I dunno, am I way off on that?

--
--
~kaeli~
Never say, "Oops!"; always say, "Ah, interesting!"
http://www.ipwebdesign.net/wildAtHeart
http://www.ipwebdesign.net/kaelisSpace

 
Reply With Quote
 
Thomas Weidenfeller
Guest
Posts: n/a
 
      02-11-2004
kaeli wrote:
> I've got a shell script (ksh) that does some file copying and deleting.
> I'm running into some problems with it that I'm wondering if I can
> solve. Since I plan on re-writing it with java (1.4), I figure I might
> as well do it right this time.


There are several ways to fix this (to a "good enough" level), without
using Java. One example:

> Here's the drill:
> Cron runs this code every 5 minutes.
> Program looks on one machine,


Check for the particular file. If found, rename the file to something
temporary - all in one operation. E.g. (Bourne-Shell syntax):

if [ mv "$file" "$file.$$" ] ; then
# Found file, renamed it.
# can start copying
# A second invocation will not find
# this file any more, and leave it alone.
> uses ssh to copy a file to another

fi

> machine, changes the filename, the owner and permissions (chmod), and
> then deletes the file from the source machine.


Delete the renamed file instead.

> Sounds simple enough...


It is. You might want to add a sanity check which e.g. runs once a day
and checks if there are old renamed files lying around and either
collect them, or delete them.

Other solutions include setting empty files as markers to indicate if a
file is already copied. But this can result in a race condition if you
start the script multiple times at the same time:

if [ ! -f "$file.mark" ] ; then
# race condition can happen here

# place a mark
touch "$file.mark"
# now copy

# after copy, delete
rm "$file" "$file.mark"
fi

Instead of setting the marker on the remote machine, you could also set
the marker on the local machine, but you would have to add the remote
host name in order to distinguish the markers.

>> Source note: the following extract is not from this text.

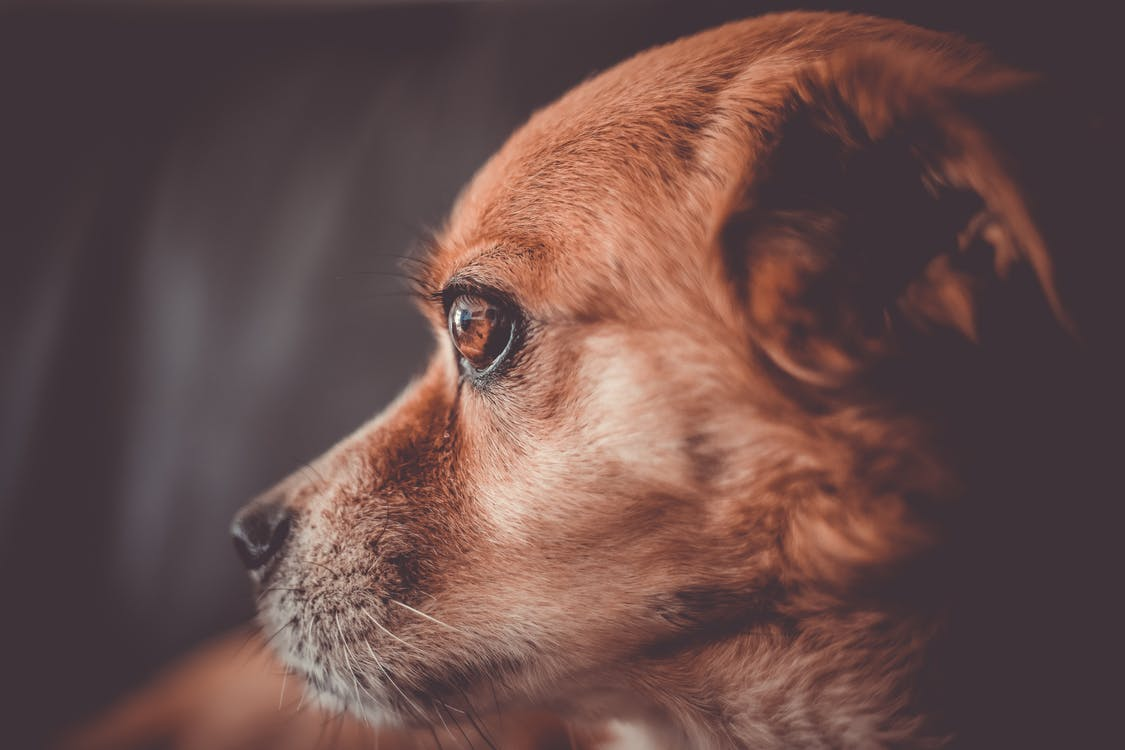 Brown Short Coated Dog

Another solution would be to separate the script into two scripts. One
doing the copying, and another one checking if there is already a
copying script running for a particular remote machine. Have fun with ps
or pgrep.

> Problems:
> Large files (we're talking gigabytes) take more than 5 minutes to copy.
> Something is causing the file to be deleted before it has finished
> copying.


There is something else wrong. Try to find this "something" first. Most
likely it is the application writing the file, or there is something
wrong in your script. Unix is robust when it comes to the deletion of
files which are currently in use. A deletion during a copy should not
affect the copy.

> I was going to solve this with the usual .running type fix, but we
> really need the program to actually run every 5 minutes (more than one
> instance will be needed). If an instance is already copying the file,
> the file should just be ignored. The file should not be deleted if the
> copy hasn't finished.


You do check the exit code of the copy command, don't you?

> Does anyone know of any system stuff I should be looking at for java?


There is absolutely no need for Java. In fact, you will find that you
gain nothing by using Java, but that you will e.g. get problems in
setting the file owner and mode. You would have to invoke the Unix
commands from Java via exec(), or the system calls via JNI.

> Specifically, Unix Solaris interface so I can tell if a file is in use?


Java has no public platform interface, not even on Sun. You would have
to use exec() or JNI.

> Also, how can I make sure that the copy was finished before deleting the
> source?


Check the return code of the copy command.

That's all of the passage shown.